» What you should do
Return an exact copy of the entries, skipping any picture you find.

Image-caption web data
#####

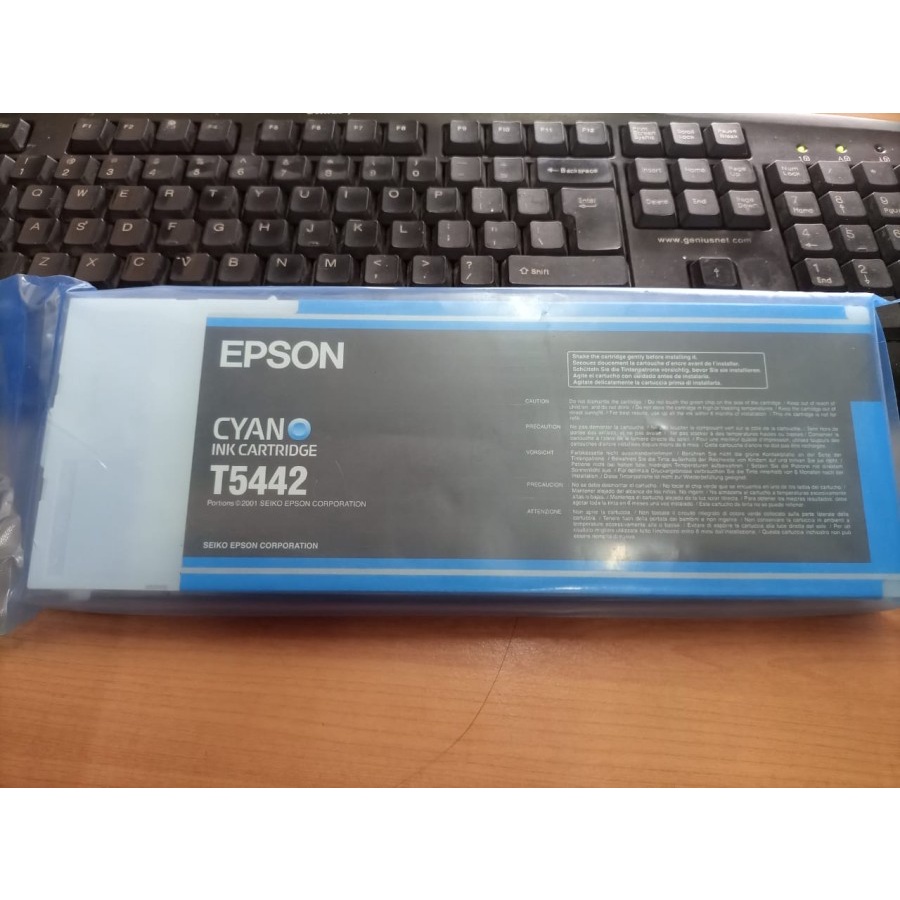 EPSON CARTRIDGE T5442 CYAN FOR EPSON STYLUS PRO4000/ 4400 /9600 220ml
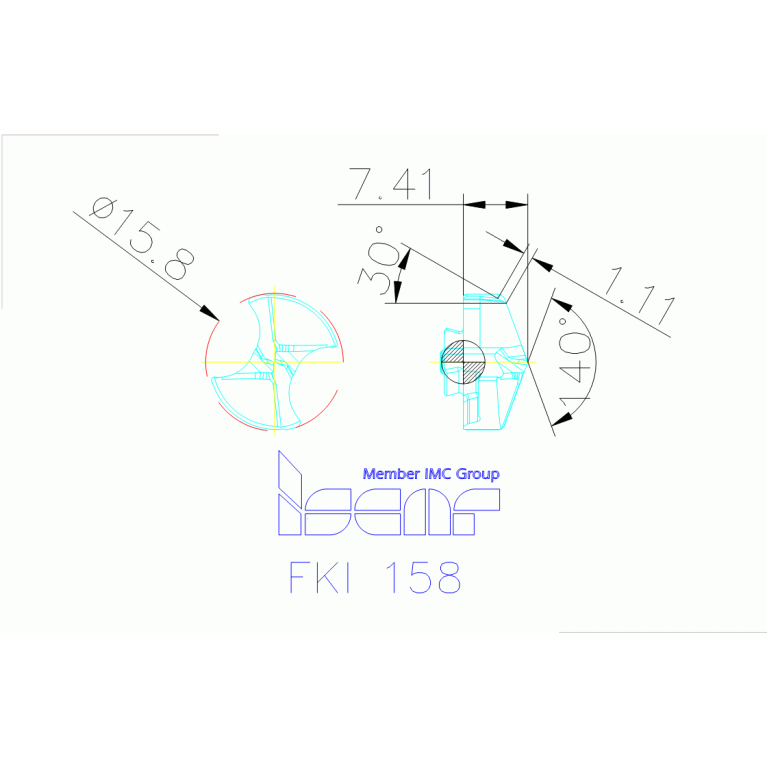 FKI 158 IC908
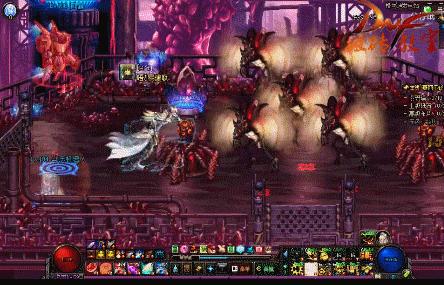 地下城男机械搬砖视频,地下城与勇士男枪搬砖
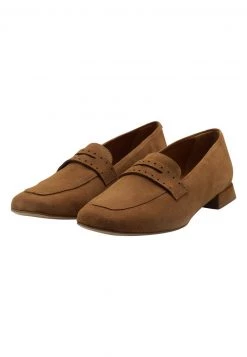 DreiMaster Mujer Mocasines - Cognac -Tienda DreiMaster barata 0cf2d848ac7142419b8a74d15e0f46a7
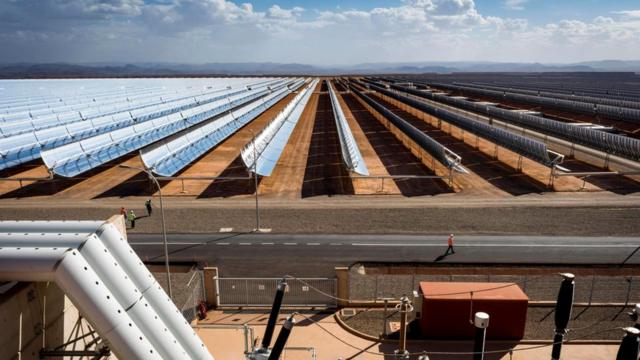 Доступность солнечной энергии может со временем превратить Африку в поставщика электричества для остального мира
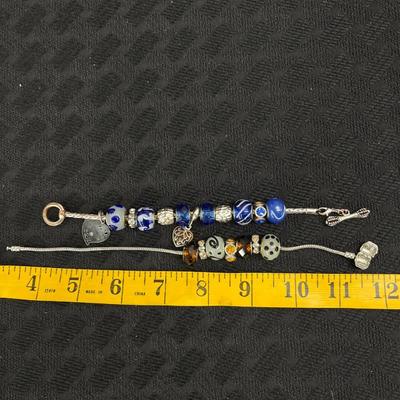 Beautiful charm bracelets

#####

» Written answer
 EPSON CARTRIDGE T5442 CYAN FOR EPSON STYLUS PRO4000/ 4400 /9600 220ml
 FKI 158 IC908
 地下城男机械搬砖视频,地下城与勇士男枪搬砖
 DreiMaster Mujer Mocasines - Cognac -Tienda DreiMaster barata 0cf2d848ac7142419b8a74d15e0f46a7
 Доступность солнечной энергии может со временем превратить Африку в поставщика электричества для остального мира
 Beautiful charm bracelets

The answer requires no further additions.